Data entries
* * * * * * *

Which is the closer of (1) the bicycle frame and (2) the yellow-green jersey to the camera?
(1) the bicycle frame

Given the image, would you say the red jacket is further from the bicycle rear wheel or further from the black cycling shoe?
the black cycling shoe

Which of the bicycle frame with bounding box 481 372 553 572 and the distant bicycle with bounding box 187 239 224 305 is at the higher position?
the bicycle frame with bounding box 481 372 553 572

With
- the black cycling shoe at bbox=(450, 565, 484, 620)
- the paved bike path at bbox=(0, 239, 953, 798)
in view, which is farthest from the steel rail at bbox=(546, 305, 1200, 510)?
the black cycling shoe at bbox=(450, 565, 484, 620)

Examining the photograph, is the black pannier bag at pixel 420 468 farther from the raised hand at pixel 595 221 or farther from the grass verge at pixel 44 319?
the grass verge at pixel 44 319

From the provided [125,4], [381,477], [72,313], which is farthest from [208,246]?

* * * * * * *

» Exercise task
Render every line of the items above as a Markdown table with two columns, Row and Line. Number the rows in order and leave out the blank lines.

» The output
| Row | Line |
|---|---|
| 1 | Which is the closer of (1) the bicycle frame and (2) the yellow-green jersey to the camera? |
| 2 | (1) the bicycle frame |
| 3 | Given the image, would you say the red jacket is further from the bicycle rear wheel or further from the black cycling shoe? |
| 4 | the black cycling shoe |
| 5 | Which of the bicycle frame with bounding box 481 372 553 572 and the distant bicycle with bounding box 187 239 224 305 is at the higher position? |
| 6 | the bicycle frame with bounding box 481 372 553 572 |
| 7 | With |
| 8 | - the black cycling shoe at bbox=(450, 565, 484, 620) |
| 9 | - the paved bike path at bbox=(0, 239, 953, 798) |
| 10 | in view, which is farthest from the steel rail at bbox=(546, 305, 1200, 510)? |
| 11 | the black cycling shoe at bbox=(450, 565, 484, 620) |
| 12 | Examining the photograph, is the black pannier bag at pixel 420 468 farther from the raised hand at pixel 595 221 or farther from the grass verge at pixel 44 319? |
| 13 | the grass verge at pixel 44 319 |
| 14 | From the provided [125,4], [381,477], [72,313], which is farthest from [208,246]? |